How MicroPyramid approaches Django auth security
We have built and secured Django applications for 12+ years across 50+ delivered projects, covering login hardening, MFA roll-outs, SSO and audit-ready access controls. When we add MFA we default to maintained tooling (django-otp / django-two-factor-auth), ship recovery codes and rate limiting from day one, and add WebAuthn for high-risk roles.
If you are planning authentication work, our Django development services and broader Python development services cover secure authentication design, while our software testing services include security and regression testing for login and MFA flows.
Frequently Asked Questions
Should I use the django-mfa package in 2026?
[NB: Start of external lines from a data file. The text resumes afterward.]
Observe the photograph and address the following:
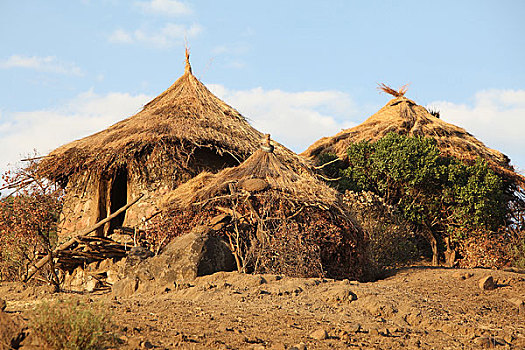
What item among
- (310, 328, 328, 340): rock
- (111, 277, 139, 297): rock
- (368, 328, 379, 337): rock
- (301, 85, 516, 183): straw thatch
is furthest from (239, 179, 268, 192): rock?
(301, 85, 516, 183): straw thatch

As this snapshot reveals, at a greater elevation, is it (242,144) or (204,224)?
(242,144)

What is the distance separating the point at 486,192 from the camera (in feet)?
46.1

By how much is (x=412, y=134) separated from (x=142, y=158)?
31.1ft

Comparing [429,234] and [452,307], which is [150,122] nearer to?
[452,307]

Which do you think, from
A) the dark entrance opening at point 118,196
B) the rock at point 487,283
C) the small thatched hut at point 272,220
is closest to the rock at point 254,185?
the small thatched hut at point 272,220

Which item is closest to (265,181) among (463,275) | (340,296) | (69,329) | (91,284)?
(340,296)

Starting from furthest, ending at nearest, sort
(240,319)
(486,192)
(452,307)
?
(486,192), (452,307), (240,319)

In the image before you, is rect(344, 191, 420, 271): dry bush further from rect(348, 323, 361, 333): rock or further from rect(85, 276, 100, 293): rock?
rect(348, 323, 361, 333): rock

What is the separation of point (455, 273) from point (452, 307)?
2.65 m

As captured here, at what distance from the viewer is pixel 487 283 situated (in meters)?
8.56

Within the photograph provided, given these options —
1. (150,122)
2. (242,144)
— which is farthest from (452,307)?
(150,122)

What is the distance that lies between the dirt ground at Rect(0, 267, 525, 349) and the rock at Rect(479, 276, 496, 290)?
0.23 ft

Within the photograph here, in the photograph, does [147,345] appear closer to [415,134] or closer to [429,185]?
[429,185]

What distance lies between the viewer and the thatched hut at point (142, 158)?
1075 centimetres
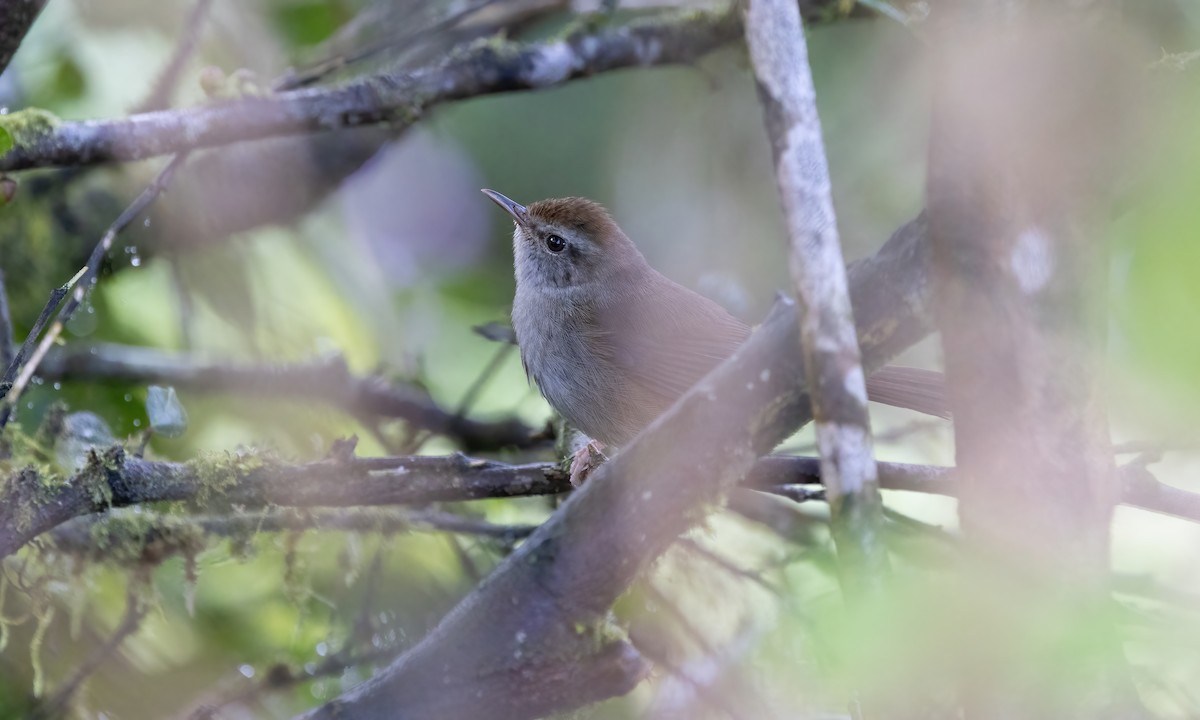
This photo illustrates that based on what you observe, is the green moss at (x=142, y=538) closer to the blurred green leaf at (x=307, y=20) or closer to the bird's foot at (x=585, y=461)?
the bird's foot at (x=585, y=461)

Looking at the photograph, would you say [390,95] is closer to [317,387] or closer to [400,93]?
[400,93]

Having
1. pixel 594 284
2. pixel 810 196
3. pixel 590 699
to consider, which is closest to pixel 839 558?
pixel 810 196

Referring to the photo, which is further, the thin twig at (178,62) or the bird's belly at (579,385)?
the thin twig at (178,62)

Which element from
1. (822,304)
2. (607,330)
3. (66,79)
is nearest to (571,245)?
(607,330)

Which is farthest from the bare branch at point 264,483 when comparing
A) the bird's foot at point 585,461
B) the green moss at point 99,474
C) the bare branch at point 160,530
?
the bare branch at point 160,530

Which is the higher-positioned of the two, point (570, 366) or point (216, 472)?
point (216, 472)

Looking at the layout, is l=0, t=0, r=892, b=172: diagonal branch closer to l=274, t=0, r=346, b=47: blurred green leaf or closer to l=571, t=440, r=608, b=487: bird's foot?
l=571, t=440, r=608, b=487: bird's foot

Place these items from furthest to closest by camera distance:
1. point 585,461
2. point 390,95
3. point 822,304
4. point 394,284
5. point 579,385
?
point 394,284 < point 579,385 < point 390,95 < point 585,461 < point 822,304
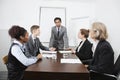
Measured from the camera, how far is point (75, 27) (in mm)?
5949

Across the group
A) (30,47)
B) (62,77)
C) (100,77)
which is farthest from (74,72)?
(30,47)

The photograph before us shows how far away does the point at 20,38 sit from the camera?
275 cm

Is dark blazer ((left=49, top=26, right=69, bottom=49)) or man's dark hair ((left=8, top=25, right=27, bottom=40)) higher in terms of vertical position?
man's dark hair ((left=8, top=25, right=27, bottom=40))

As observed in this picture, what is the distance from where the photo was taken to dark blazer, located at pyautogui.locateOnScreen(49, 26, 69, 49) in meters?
5.49

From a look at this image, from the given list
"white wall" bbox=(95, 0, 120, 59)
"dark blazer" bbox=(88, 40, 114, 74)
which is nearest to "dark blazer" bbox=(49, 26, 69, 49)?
"white wall" bbox=(95, 0, 120, 59)

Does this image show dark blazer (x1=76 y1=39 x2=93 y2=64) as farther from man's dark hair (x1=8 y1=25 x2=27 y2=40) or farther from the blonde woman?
man's dark hair (x1=8 y1=25 x2=27 y2=40)

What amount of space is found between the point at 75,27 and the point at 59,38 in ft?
2.46

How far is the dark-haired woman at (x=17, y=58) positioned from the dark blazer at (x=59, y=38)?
2731 millimetres

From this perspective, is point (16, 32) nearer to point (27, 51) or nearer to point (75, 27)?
point (27, 51)

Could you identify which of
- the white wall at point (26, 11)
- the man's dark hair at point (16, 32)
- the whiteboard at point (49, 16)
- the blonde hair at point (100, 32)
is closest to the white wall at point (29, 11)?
the white wall at point (26, 11)

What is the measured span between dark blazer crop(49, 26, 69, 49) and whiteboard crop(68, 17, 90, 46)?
1.45ft

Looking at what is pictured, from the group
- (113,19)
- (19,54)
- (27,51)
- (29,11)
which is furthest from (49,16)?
(19,54)

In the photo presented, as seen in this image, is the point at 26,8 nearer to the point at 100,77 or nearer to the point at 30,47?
the point at 30,47

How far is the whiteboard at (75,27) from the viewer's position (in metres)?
5.85
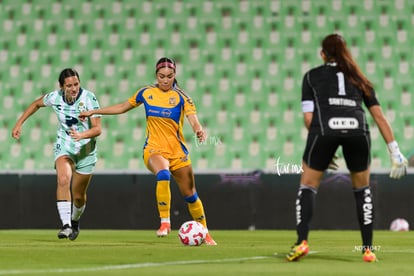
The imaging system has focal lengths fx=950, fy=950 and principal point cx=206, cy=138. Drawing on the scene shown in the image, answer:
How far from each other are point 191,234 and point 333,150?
2.73 metres

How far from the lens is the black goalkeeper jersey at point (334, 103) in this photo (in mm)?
6855

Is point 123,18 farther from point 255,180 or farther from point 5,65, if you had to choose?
point 255,180

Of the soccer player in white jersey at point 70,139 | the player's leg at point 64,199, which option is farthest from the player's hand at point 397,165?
the player's leg at point 64,199

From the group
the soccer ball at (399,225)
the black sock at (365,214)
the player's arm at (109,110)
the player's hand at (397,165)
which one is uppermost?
the player's arm at (109,110)

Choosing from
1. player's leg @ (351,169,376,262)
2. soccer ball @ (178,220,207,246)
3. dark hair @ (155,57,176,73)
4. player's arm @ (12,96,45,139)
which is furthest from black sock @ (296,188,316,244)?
player's arm @ (12,96,45,139)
No. The standalone django-mfa package is effectively unmaintained and targets old Django/Python. Use django-otp for low-level control or django-two-factor-auth for a complete, ready-made 2FA flow — both are actively maintained under Jazzband.
Is TOTP tied to Google Authenticator?
No. TOTP is an open standard (RFC 6238). The secret you provision works with any compliant app — Google Authenticator, Authy, 1Password, Microsoft Authenticator and others. Your Django app emits a standard otpauth:// URI; which app the user scans it with is up to them.
What happens if a user loses their phone?
They sign in with a backup/recovery code, then re-enrol a new device. That is why you must generate and show one-time recovery codes (via django-otp's static-token device) at enrolment. As a fallback, an admin can delete the user's TOTP device to reset MFA.
Is TOTP secure enough, or should I add passkeys?
TOTP is a solid baseline and far better than passwords alone, but it is not phishing-resistant — codes can be relayed by a fake login page. For admins and high-risk accounts, add WebAuthn/passkeys (FIDO2), which bind the credential to your site's origin and cannot be phished.
How do I enforce MFA across my Django site?
Install OTPMiddleware after AuthenticationMiddleware, then gate views with the @otp_required decorator or check request.user.is_verified(). Set LOGIN_URL = "two_factor:login" so unauthenticated users are routed through the 2FA-aware login flow.
Can I require MFA for the Django admin?
Yes. django-two-factor-auth can patch the admin so staff must pass a second factor — swap in its AdminSiteOTPRequired admin site (or use its patch helper) so the admin login enforces MFA for every staff user.